H29年度(2017)高柳研究奨励賞受賞

安富 啓太(やすとみ けいた)

【 静岡大学電子工学研究所助教 】

高距離分解能を有する光飛行時間型距離撮像デバイスに関する研究

本研究は、光飛行時問計測 (Time of Flight :TOF) による距離撮像素子で初めてのサブミリメーター以下の分解能を実現したものである。

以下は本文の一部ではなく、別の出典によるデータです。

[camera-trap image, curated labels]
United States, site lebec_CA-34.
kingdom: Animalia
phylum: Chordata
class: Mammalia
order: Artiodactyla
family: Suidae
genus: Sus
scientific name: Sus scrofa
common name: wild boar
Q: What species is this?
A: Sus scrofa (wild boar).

TOF距離画像センサは、計測の簡便さや計算コストの低さをメリットとして、車載や家庭ゲーム機などに広まりつつある.本申請者らはTOF距離画像センサの新たな応用に向けて高分解能 (高精度) なμmオーダの距離分解能のセンサ開発に取り組んでいる.

応用の一つは.非接触型の3Dスキャナであり、自動車部品の形状検査など用途は多岐に渡る.提案するTOF型3Dスキャナでは、長いベースラインを要する三角測量に基づいた従来の非接触3Dスキャナに比べて高速・小型な非接触3Dスキャナの実現が期待できる。

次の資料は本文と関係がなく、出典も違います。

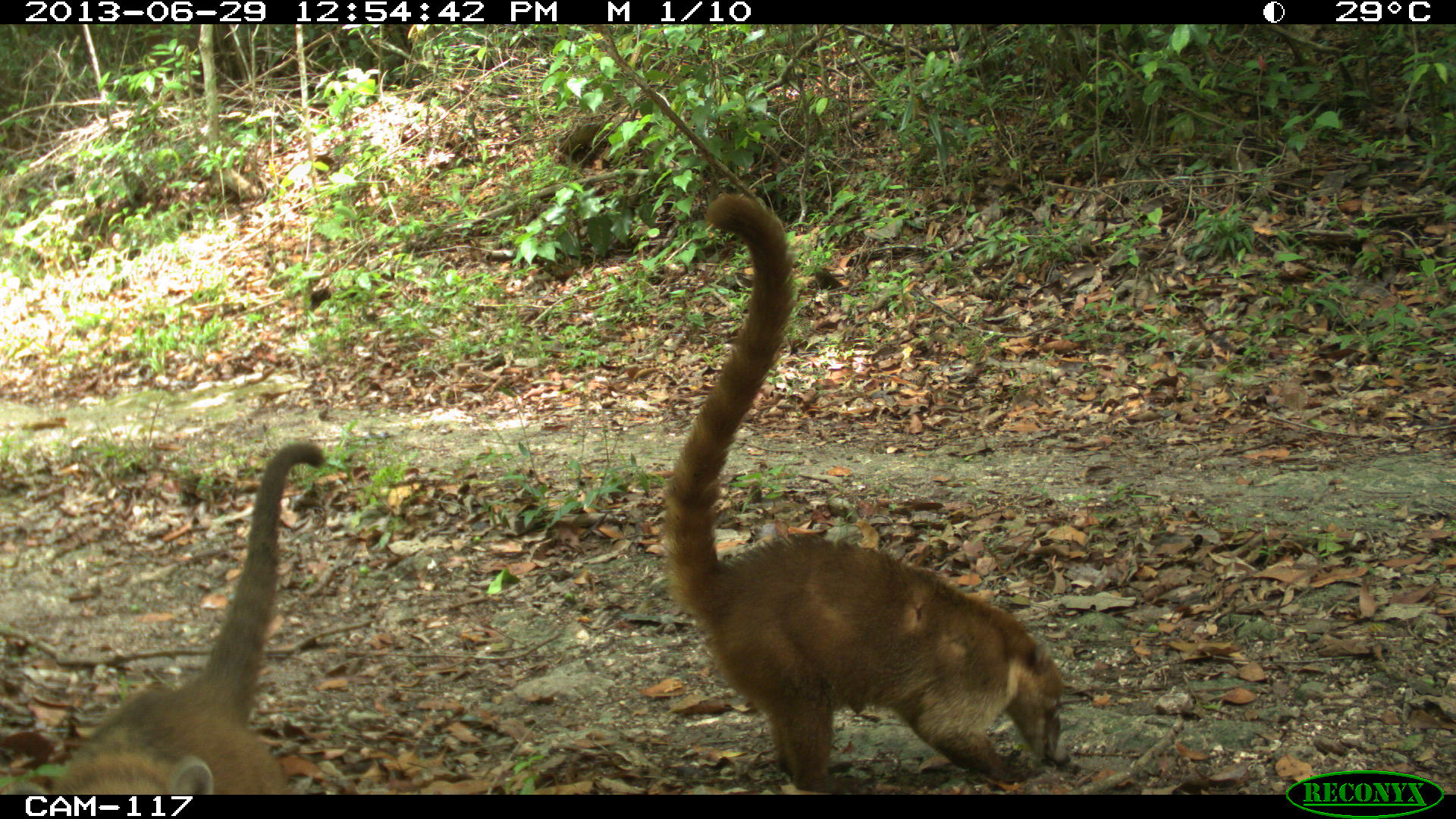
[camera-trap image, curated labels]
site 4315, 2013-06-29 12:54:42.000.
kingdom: Animalia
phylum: Chordata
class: Mammalia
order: Carnivora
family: Procyonidae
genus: Nasua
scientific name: Nasua narica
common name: white-nosed coati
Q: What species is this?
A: Nasua narica (white-nosed coati).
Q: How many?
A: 4.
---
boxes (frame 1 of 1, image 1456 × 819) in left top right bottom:
nasua narica: 659 187 1072 793; 15 440 328 794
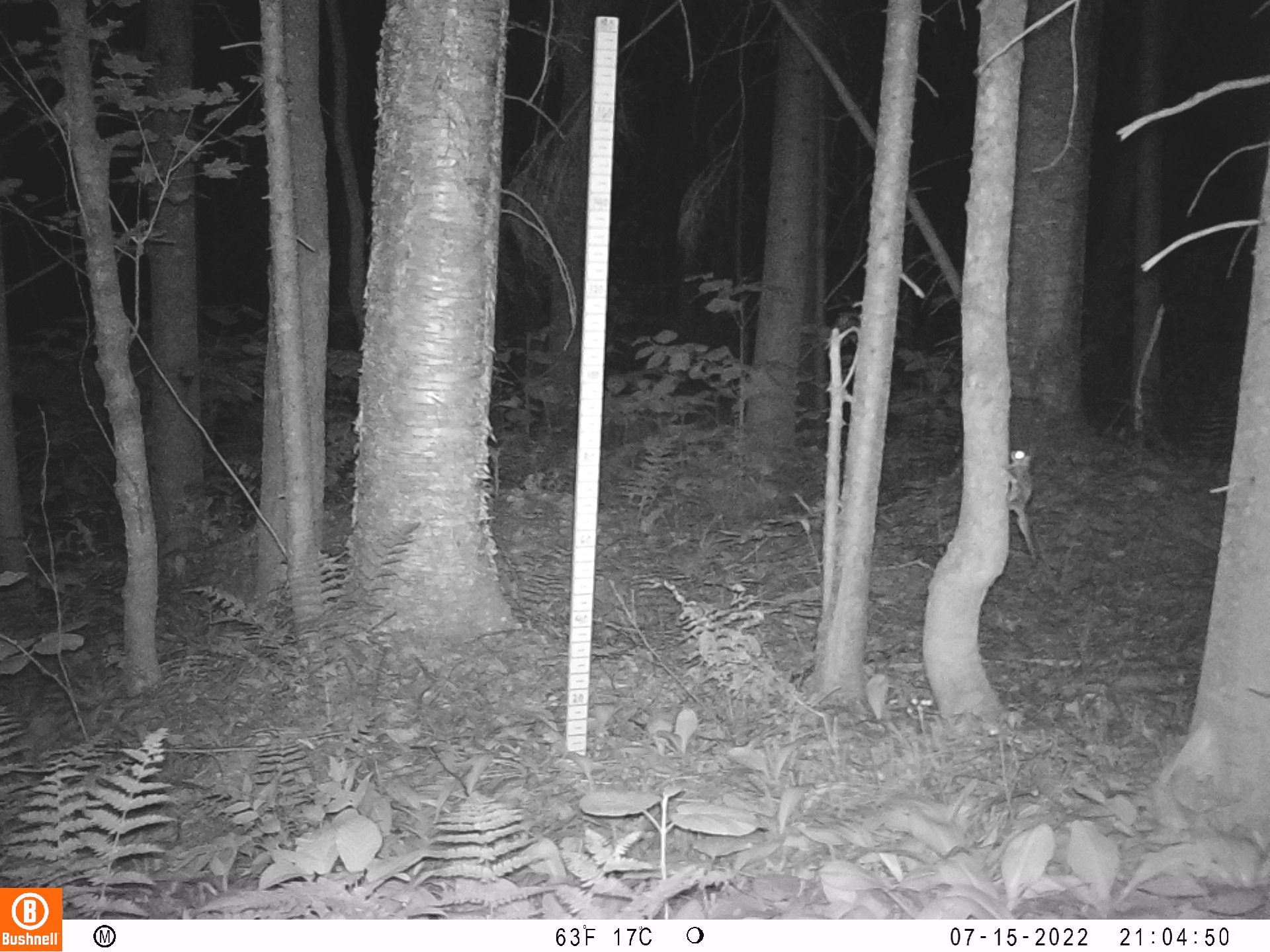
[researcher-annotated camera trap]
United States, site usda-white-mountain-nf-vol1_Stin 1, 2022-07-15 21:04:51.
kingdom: Animalia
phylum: Chordata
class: Mammalia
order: Rodentia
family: Sciuridae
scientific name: Tamiini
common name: chipmunk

非接触型3Dスキャナでは、最低でも1mm以下の精度が必要であり、従来のTOFセンサでは、原理的に難しかった.そこで、本研究責任者らは、新たなインパルス型TOF方式と、これをイメージングに適用するために考案したスキュー補正手法「論文リスト121」によって、従来よりも大幅に距離分解能を向上させた距離画像センサを開発した。実際に、132x120画素で計測範囲30mm、分解能0.25mmを実現し、1mmの段差形状の取得に成功している.この成果は、採択率の厳しいISSCC 2014 に採択され、高い評価を受けたものである。

【今後の研究計画】

現在はより高分解能なラインセンサ型に関して研究を進めているが、1/fノイズ起因のジッタが性能を律速する要因となっている、これを解決するためのシステム構築、および高精度な3Dデータの取得のための環境構築(温度管理など)を進めて、TOF型の3Dスキャナの実現をめざす。